— Что они в мухортике кривоногом нашли! Если б красавец, так я поняла бы, а этот — тьфу, плевалась она, не на что посмотреть!
Чтобы дочерям хватило на оплату кружков (младшая была увлечена кукловодством, старшая — ловкостью рук, плетя макраме), А-м после основной инженерной работы убирал офисы и туалеты по чужим трудовым.
Жена звала его: «Говночист».
Только он в десять вечера возвращался домой, как она залезала в его неизменную, из осыпающегося от старости кожзаменителя, сумку, где крошки от бутербродов на дне смешивались с крошками табака (старшая дочь обожала эту терпкую смесь) и еще лежали обернутые миллиметровкой и пахнущие солидолом детали солидного веса.
Дочери, двое противоречащих, противных подростков, повзрослев и созрев для взрослых пристрастий, лезли туда же, чтобы стащить сыплющиеся табаком, как коробочка мака перезрелыми семенами, папиросы — «Лайку», «Любительские», «Беломор».

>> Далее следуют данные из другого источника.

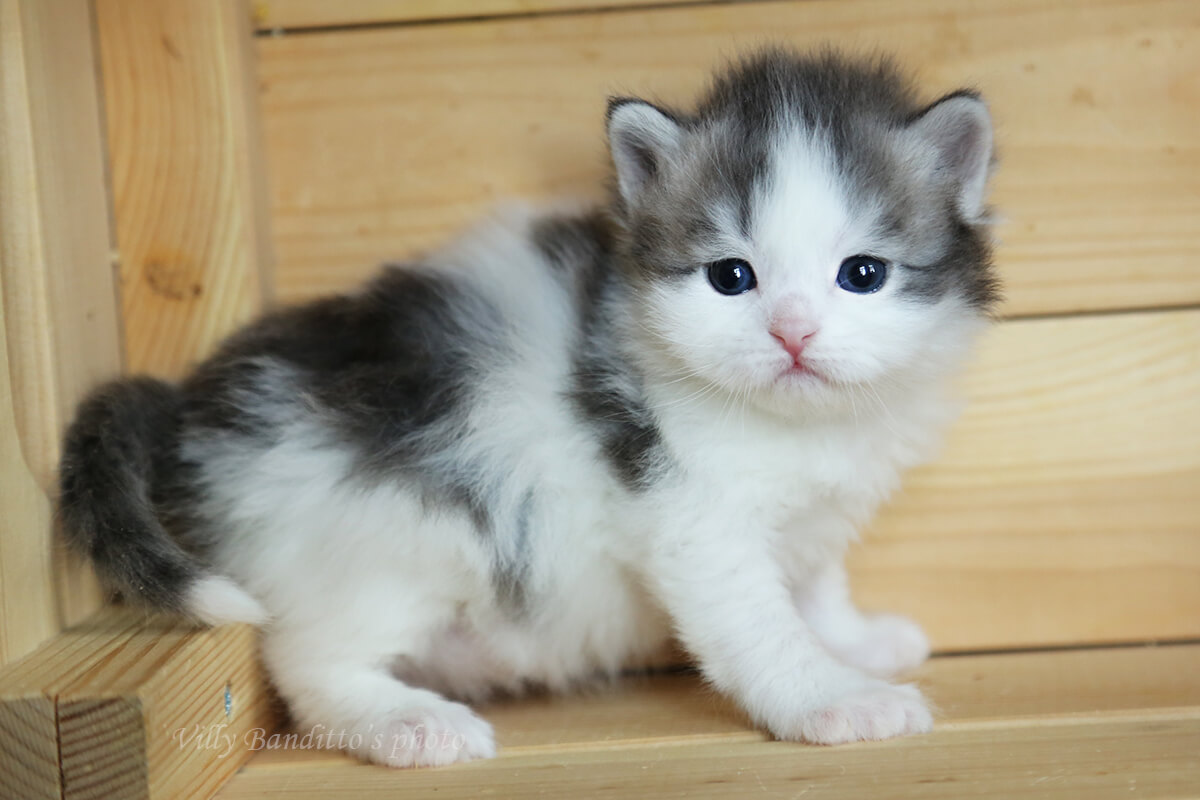 Available Siberian traditional blue bicolor kitten for sale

Компромата же, который искала жена, не существовало в природе, потому что А-м ей по-собачьи был предан и только один раз перевернул субботний стол с граненым праздничным винегретом, когда она назвала его мудаком.
— Ни одну вниманием не обделит, — кричала жена. — Хорошо, что бодливой корове Бог рога не дал.
Стоит ли говорить, что все красноречивые измены мужа наличествовали лишь в ее голове.
Старшей дочери, чья память сортировала и потом сберегала навеки одну-две характерные картинки за год, запомнилась такая вот сцена: отец, в однотонных плавках из шерсти, украшенных полосатым тесемочным ремешком, очень бледный и незагорелый после тяжелой, хлюпающей носом, с мокрыми ногами зимы, стоит между грядками и разговаривает с дачницей, деликатно остановившейся на бетонной дорожке и не осмеливающейся ступить в чужой огород.
Опилки застряли в его светлых волосах на груди и животе.
На голове — прикрывающая неизменную лысину неизменная кепка.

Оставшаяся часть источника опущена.